PS fez “interrogatório policial” a Rui Machete sobre as polémicas declarações do ministro dos Negócios Estrangeiros a respeito dos jihadistas portugueses que alegadamente querem regressar a casa. Machete respondeu, mas pouco. “Não vinha preparado para um tipo de inquérito policial como o que acabou de proferir”, disse, dirigindo-se ao deputado Marcos Perestrello, que inaugurou esta tarde a audição ao ministro no Parlamento.

“Fiz uma interpretação muito diferente sobre esta audição, porque pensava que ia ser sobre a participação de Portugal no esforço internacional de combate ao autoproclamado Estado Islâmico”, começou por dizer Rui Machete, depois de Marcos Perestrello ter colocado um conjunto de perguntas muito específicas ainda sobre as declarações dadas pelo ministro à Rádio Renascença no dia 23 de outubro. “As suas perguntas parecem mais um inquérito policial do que perguntas sobre a estratégia que o Estado português pretende desenvolver” no âmbito do combate a este grupo terrorista, reforçou o ministro, mostrando-se “surpreso” e anunciado que ia apenas responder a “dois ou três aspetos”.

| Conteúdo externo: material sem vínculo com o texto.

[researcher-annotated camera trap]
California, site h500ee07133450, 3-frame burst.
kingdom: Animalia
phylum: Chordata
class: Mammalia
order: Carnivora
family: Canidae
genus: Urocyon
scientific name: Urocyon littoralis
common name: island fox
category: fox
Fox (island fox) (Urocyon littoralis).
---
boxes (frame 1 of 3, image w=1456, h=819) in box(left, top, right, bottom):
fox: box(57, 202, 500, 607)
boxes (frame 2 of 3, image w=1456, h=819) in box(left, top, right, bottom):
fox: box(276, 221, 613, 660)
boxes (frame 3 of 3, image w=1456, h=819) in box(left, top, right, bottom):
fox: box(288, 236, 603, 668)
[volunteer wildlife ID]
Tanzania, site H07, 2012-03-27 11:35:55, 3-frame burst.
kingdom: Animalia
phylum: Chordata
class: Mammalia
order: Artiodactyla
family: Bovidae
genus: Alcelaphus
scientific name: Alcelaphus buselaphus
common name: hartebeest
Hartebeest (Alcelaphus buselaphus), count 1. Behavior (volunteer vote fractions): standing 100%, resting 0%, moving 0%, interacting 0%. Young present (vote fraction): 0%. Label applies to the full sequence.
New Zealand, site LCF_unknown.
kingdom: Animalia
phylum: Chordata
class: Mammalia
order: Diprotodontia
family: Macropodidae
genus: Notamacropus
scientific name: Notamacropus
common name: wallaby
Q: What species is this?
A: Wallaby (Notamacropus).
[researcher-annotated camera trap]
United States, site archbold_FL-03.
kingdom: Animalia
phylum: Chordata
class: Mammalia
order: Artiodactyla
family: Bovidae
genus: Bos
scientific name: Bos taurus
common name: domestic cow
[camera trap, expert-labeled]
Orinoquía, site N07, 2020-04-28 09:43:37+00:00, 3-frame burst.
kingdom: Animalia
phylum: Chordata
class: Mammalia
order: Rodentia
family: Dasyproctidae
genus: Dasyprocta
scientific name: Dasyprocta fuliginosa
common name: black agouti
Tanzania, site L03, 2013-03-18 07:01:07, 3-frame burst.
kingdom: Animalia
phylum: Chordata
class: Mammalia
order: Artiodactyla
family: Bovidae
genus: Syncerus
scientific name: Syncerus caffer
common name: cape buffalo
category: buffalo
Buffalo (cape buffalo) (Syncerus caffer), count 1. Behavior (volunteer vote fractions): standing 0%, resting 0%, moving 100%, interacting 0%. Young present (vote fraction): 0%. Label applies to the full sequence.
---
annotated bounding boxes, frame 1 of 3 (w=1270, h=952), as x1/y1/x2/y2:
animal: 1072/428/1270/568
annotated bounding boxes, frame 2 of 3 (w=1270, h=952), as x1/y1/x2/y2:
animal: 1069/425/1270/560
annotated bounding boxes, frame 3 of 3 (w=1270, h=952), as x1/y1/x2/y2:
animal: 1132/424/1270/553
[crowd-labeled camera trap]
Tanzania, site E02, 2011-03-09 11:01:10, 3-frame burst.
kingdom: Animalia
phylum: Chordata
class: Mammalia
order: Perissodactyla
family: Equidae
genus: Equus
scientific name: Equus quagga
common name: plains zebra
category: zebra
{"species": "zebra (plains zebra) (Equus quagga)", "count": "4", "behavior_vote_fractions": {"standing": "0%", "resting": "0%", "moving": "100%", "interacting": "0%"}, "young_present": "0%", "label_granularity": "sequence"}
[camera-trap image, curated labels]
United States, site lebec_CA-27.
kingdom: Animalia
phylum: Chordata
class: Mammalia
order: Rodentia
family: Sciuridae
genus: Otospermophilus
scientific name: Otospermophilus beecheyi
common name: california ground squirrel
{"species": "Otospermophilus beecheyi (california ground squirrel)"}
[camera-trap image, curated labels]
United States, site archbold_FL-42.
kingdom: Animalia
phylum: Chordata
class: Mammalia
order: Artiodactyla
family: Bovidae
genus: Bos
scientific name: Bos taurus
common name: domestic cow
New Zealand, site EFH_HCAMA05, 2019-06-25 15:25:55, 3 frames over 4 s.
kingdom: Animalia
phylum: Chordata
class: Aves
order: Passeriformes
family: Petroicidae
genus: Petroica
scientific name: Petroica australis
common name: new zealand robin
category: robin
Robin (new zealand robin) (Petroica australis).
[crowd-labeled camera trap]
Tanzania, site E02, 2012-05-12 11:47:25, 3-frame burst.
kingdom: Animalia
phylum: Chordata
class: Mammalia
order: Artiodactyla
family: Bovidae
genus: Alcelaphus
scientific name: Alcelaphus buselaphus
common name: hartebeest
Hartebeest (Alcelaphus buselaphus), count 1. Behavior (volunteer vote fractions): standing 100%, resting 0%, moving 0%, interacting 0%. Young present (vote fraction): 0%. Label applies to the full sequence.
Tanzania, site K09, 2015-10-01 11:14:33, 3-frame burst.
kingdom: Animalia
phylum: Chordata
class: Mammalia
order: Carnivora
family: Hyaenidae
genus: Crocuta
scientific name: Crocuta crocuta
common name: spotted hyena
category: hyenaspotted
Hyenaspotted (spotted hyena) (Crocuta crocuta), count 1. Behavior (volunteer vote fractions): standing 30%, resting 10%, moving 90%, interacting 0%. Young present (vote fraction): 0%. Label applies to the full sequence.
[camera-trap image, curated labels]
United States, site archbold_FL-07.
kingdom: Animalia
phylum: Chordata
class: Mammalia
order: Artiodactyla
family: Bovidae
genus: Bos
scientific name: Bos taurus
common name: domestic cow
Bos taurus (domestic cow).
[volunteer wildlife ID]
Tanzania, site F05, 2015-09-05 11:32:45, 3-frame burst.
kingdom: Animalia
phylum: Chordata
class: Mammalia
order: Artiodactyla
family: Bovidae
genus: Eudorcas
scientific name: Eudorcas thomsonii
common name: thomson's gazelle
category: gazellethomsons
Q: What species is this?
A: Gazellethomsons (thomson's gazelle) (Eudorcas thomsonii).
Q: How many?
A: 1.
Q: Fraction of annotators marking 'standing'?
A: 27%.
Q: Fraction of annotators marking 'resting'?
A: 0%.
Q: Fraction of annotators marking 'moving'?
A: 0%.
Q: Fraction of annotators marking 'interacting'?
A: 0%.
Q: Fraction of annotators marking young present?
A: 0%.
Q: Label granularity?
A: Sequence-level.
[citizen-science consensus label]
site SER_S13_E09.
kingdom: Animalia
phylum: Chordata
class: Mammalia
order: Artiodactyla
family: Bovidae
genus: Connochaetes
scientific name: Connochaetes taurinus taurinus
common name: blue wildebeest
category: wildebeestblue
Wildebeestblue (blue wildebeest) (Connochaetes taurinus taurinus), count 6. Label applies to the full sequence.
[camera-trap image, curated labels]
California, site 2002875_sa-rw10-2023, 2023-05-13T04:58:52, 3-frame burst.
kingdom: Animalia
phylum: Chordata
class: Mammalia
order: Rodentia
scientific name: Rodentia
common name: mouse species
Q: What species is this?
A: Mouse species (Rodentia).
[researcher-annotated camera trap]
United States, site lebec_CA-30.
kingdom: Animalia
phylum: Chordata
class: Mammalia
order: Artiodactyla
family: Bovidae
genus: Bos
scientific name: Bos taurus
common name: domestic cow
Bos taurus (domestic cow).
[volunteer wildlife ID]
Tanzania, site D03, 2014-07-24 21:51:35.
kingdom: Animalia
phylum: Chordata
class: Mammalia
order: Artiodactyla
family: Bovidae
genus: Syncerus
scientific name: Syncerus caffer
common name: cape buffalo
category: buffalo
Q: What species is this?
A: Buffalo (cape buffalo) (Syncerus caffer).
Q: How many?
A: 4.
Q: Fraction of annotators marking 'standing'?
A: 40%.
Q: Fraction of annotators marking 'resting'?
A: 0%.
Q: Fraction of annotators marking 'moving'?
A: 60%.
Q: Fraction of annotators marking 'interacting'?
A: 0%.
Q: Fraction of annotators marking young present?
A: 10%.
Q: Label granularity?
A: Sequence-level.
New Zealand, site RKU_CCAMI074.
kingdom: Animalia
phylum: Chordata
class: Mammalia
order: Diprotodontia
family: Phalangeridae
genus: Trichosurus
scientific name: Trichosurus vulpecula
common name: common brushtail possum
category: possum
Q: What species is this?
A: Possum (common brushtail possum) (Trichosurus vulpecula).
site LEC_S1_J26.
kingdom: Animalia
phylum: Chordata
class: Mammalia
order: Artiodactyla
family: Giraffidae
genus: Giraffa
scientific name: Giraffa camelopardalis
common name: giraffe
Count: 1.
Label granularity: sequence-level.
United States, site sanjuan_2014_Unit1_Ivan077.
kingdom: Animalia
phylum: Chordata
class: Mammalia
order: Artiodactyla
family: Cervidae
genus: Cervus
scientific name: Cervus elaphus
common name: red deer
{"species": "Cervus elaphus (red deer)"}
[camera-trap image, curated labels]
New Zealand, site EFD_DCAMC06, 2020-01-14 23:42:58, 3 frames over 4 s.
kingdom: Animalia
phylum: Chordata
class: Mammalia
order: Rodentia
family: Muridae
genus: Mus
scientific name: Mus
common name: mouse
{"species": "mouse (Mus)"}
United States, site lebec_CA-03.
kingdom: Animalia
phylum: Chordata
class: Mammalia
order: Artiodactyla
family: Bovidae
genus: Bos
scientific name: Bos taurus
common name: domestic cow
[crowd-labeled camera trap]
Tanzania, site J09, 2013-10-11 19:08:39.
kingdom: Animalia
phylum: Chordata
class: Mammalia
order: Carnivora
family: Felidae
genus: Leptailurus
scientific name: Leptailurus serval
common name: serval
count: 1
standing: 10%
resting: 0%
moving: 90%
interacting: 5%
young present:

As perguntas do PS a Rui Machete:

– Considera ou não que Estado Islâmico é uma organização criminosa e terrorista?
– Conhece as formas de maus tratos e ameaças que são feitas às pessoas que querem abandonar a organização? Tem consciência dessas ameaças?
– Qual é a origem da informação que veiculou de que “duas ou três pessoas, sobretudo raparigas” querem voltar? É informação credível? Sabe exatamente quantos são os portugueses que combatem pelo Estado Islâmico?
– A veiculação dessa informação foi articulada com os restantes membros do Governo e nomeadamente do Ministério da Administração Interna?
– Como comenta a declaração do ministro da Administração Interna?
– O Estado Islâmico constitui a maior ameaça à segurança interna desde o fim da guerra fria? Se acha que sim, então porque é que Portugal não participou na conferência de Paris e pôs-se à margem?

Machete começou então por reiterar que não usou informações “secretas ou privilegiadas” quando afirmou que “dois ou três” cidadãos portugueses, “sobretudo raparigas”, teriam entrado nas fileiras do Estado Islâmico e estariam agora a querer regressar, ou quando afirmou, na mesma ocasião, que havia “um total de 12 ou 15 portugueses no Estado Islâmico”. Segundo Machete, os números não foram precisos nem permitiram identificar ninguém, tendo-se limitado a reproduzir questões que são de conhecimento público por serem publicadas sistematicamente em jornais, nacionais e estrangeiros.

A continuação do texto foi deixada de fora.